The patient left the OR hemodynamically stable, without vasoactive agents, respiratory stable, intubated, with corrected PCO2 (carbon dioxide partial pressure) of 30mmHg and pH of 7.49, and was moved to the Neonatal intensive unit care, where five days later she was extubated. Ten days after the surgical procedure, the infant suffered an episode of bronchoaspiration because of gastroesophageal reflux (GER), which had a favorable outcome. She didn´t show any other serious complication [5,6].

Discussion

It is important to highlight the fact that, we sometimes have to deal with extremely low birth weight infants, with the added challenge of vascular access and its iatrogenic consequences. Therefore, it seems necessary to assess individually the benefit/risk balance of more invasive vascular catheter monitoring in this kind of patients, since most of the times we are not getting the expected advantage of it and, on the other hand, it has serious implications for the patient, as in our case.
Obviously, in our second surgery, intraoperative hemodynamic monitoring was considered once again and finally rejected, owing to previous complications. Nevertheless, despite not doing the mentioned monitoring, the results were satisfactory, solving patient’s malformation without severe repercussions.

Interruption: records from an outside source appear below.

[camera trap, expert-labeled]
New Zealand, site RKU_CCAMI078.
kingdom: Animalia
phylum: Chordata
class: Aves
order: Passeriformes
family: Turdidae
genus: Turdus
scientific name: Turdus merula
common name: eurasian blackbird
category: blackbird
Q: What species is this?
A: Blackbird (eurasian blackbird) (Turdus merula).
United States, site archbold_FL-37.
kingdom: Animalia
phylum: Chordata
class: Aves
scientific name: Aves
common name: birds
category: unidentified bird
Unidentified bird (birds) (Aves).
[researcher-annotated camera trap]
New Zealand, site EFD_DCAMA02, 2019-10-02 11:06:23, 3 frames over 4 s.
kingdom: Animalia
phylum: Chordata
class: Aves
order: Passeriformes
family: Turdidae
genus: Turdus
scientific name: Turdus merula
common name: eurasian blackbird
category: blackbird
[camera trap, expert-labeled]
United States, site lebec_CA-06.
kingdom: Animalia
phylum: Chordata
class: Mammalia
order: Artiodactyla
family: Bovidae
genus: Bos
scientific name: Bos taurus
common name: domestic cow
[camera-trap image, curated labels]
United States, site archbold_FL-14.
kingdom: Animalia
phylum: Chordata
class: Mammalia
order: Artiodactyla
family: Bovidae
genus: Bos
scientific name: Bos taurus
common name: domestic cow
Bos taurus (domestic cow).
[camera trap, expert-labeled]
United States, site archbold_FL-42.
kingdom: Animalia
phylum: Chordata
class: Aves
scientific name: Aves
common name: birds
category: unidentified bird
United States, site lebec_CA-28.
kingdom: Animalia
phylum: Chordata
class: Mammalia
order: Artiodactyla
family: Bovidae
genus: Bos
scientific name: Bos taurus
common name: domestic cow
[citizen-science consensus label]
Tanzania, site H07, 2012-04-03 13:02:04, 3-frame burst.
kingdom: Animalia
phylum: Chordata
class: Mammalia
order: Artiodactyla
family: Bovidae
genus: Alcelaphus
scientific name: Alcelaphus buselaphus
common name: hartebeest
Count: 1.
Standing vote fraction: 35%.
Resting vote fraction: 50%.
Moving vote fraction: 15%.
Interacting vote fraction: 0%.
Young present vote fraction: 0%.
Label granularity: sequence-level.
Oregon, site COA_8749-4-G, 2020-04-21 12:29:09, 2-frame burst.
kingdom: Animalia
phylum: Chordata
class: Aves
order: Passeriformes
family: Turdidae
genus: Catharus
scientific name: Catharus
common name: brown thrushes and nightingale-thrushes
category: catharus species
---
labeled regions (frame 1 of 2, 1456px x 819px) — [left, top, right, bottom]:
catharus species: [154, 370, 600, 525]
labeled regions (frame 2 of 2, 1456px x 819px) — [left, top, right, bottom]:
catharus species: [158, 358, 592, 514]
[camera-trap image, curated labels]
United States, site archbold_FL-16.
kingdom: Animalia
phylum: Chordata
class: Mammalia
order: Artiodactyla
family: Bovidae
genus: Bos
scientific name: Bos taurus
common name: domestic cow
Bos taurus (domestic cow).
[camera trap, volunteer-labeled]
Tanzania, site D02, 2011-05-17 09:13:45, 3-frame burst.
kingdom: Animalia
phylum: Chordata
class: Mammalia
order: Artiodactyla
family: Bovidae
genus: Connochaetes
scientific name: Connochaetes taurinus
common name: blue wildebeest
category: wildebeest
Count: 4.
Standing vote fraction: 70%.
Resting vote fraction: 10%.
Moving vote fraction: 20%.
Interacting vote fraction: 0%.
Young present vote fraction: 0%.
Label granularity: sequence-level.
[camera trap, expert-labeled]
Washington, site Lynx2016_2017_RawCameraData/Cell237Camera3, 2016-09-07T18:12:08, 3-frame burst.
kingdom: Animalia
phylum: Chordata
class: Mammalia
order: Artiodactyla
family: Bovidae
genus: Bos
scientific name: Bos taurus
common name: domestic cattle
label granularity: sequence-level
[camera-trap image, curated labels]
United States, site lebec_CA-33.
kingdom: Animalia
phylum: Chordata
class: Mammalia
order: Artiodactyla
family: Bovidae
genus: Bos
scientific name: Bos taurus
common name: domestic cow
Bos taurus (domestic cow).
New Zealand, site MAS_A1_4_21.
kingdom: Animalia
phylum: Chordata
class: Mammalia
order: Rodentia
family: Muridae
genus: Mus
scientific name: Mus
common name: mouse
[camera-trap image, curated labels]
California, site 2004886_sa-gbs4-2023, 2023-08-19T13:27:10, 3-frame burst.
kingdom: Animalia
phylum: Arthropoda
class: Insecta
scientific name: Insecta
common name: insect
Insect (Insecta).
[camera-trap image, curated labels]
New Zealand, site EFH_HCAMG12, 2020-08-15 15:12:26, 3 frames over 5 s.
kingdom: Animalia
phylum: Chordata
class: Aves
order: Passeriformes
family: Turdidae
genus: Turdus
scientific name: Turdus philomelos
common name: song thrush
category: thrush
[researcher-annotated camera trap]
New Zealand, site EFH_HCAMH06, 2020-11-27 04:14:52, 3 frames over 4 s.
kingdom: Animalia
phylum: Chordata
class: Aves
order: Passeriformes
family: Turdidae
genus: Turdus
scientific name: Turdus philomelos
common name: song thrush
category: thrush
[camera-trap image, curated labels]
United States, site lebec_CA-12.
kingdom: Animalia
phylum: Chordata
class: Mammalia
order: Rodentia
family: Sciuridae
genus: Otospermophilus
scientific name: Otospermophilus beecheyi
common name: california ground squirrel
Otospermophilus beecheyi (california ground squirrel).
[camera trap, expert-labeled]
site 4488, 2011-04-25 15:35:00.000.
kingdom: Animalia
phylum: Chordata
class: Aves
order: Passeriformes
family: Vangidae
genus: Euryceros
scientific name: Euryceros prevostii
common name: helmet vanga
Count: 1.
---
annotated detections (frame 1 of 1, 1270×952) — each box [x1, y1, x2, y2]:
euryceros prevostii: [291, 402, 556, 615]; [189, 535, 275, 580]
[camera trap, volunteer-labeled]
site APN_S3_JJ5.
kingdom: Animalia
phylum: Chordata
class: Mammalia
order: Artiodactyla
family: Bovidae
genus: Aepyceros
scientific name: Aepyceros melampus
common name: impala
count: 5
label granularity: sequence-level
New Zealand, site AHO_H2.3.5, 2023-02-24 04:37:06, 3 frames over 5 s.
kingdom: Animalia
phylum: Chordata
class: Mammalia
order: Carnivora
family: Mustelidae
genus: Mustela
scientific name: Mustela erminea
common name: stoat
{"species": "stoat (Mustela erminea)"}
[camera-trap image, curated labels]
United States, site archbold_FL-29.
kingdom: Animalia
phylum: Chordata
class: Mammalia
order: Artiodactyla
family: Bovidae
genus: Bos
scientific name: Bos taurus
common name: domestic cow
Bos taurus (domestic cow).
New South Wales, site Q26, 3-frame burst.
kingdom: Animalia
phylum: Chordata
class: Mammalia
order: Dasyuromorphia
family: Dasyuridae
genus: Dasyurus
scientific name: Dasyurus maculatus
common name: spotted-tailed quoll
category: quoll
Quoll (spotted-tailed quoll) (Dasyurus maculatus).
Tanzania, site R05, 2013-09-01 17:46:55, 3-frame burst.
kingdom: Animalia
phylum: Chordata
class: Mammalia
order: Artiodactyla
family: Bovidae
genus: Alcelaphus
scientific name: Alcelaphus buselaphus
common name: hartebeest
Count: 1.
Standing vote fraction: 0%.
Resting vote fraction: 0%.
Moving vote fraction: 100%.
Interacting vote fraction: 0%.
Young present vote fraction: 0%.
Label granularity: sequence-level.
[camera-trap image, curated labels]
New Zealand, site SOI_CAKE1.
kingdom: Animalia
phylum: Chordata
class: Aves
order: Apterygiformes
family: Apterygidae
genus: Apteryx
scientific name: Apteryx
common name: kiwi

We would like to emphasize the fact that we consider necessary to have a vascular access which allows you to take intraoperative blood tests, give vasoactive drugs and provide the patient with fluids, as in our case, to maintain patient’s homeostasis and his/her possible needs.

Conclusion

This kind of pathology and patient represent a challenge for the pediatric anesthesiologist not only in the anesthetic management complexity but also in the required deep knowledge of extremely low weight infant physiopathology and its specific considerations.